In this section, we present a comprehensive empirical evaluation of the proposed WinStat family of positional encodings across all available heterogeneous benchmarks. Our experimental design aims to identify overall trends that may indicate the most effective encoding variant across diverse datasets. To this end, we evaluate all five proposed variants on each dataset—HPC, the ETT hourly variants, NYC, and TINA—alongside established baselines, using identical architectural configurations and training protocols to ensure fair comparison. Performance is assessed through MSE and MAE metrics across multiple independent runs. To validate that improvements stem from meaningful positional structure rather than incidental artifacts, we include decoder-input shuffling tests that systematically disrupt temporal order. This ablation approach allows us to establish a causal link between the proposed local semantic encodings and forecasting accuracy, while the learned mixture weights provide interpretable insights into which positional components contribute most effectively to each domain.
5.1. Comparative Results
We use the five previously introduced datasets as a comprehensive testing ground to evaluate the proposed encodings (WinStat, WinStatLag, WinStatFlex, WinStatTPE) against established baselines under identical architectural configurations and data splits. Collectively, these datasets constitute a heterogeneous benchmark environment, capturing a wide spectrum of temporal properties such as seasonality, stationarity, locality, and the coexistence of high- and low-frequency information. This diversity provides a rigorous basis for assessing the robustness and generality of the proposed methods across problems with distinct structural and semantic characteristics.
Table 3 consolidates all results across datasets and methods, including Informer (with
timeF), sinusoidal APE only, a no-PE ablation, and the WinStat family. Informer serves as the reference baseline, with removal of PE leading to substantial performance degradation (higher MSE/MAE), whereas sinusoidal APE shows moderate losses compared with Informer.
Figure 3 shows that, among the WinStat variants, WinStatFlex and WinStatTPE consistently achieve the lowest errors and most stable variances in HPC. Additionally, results on ETTh, NYC, and TINA datasets—representative of state-of-the-art benchmarks—confirm that the observed patterns generalize beyond the HPC dataset.

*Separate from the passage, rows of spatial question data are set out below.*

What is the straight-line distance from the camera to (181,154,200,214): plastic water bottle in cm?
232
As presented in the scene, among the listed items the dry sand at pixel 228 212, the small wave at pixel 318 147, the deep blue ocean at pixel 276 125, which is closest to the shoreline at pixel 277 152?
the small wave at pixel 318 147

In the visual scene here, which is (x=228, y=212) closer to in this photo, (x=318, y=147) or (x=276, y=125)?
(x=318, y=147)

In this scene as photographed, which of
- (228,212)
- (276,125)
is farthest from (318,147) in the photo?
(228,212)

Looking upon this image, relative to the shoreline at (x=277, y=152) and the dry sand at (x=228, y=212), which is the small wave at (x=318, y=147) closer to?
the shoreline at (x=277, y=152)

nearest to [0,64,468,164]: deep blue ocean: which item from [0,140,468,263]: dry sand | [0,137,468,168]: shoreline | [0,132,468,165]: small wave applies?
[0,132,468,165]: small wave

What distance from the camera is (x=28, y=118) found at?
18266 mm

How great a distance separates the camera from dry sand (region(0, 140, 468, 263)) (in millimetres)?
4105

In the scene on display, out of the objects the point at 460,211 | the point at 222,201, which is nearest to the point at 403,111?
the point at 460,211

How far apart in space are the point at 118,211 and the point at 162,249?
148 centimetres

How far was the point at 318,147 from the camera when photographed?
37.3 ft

On the ETT hourly benchmarks (ETTh1/ETTh2), both WinStatFlex and WinStatTPE markedly outperform Informer, while the
no-PE ablation consistently ranks last, underscoring the necessity of explicit positional information.
Figure 4 shows the performance in ETTh1: TUPE situates between WinStatFlex and WinStatTPE, highlighting its intermediate effectiveness. Sinusoidal APE behaves poorly, in some cases even worse than the shuffled WinStat variants, suggesting that purely geometric absolute signals may misalign with the true temporal dependencies of this subset unless complemented by local or semantic components. As shown in
Table 3, the ranking for ETTh2, from best to worst, is: WinStatFlex > WinStat base > TUPE > WinStatTPE > WinStatLag, with ROPE performing particularly poorly and occupying the last position. As illustrated in
Figure 5, the visual comparison clearly emphasizes this gap and reveals the high variance in ROPE’s results, underscoring its instability across runs. This confirms that semantic and local positional information, as captured by the WinStat variants, remains critical for accurately modeling long-range dependencies in these datasets.

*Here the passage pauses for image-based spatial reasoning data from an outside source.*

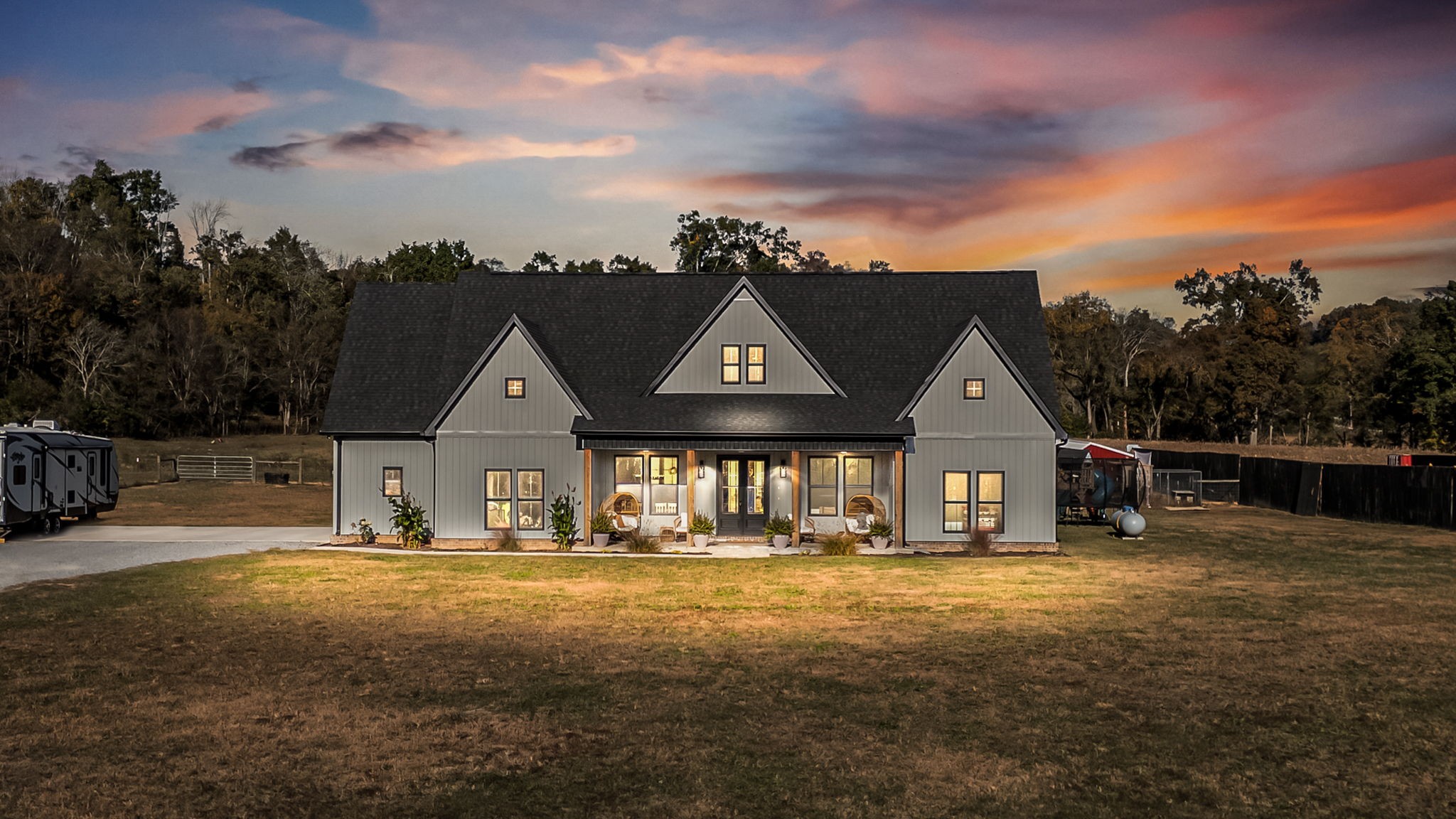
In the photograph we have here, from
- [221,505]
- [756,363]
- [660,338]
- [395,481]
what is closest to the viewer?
[395,481]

Regarding the hourly NYC aggregates, we caution that the series was artificially extended, which may bias the metrics toward optimistic values due to the smoothing effects of generative augmentation. With that caveat, WinStat base achieves the best performance overall. WinStatLag, WinStatFlex, and ROPE show very similar results, while TUPE performs poorly, approaching the performance level of the
no-PE ablation. WinStatTPE still surpasses sinusoidal APE, but the ranking highlights that, in this dataset, the effectiveness of positional encoding varies substantially across methods. As shown in
Table 3 and
Figure 6 and
Figure 7, this variability is visually evident, revealing marked contrasts in performance stability between the WinStat family and methods like TUPE. For this reason, the figure has been divided to better read the results.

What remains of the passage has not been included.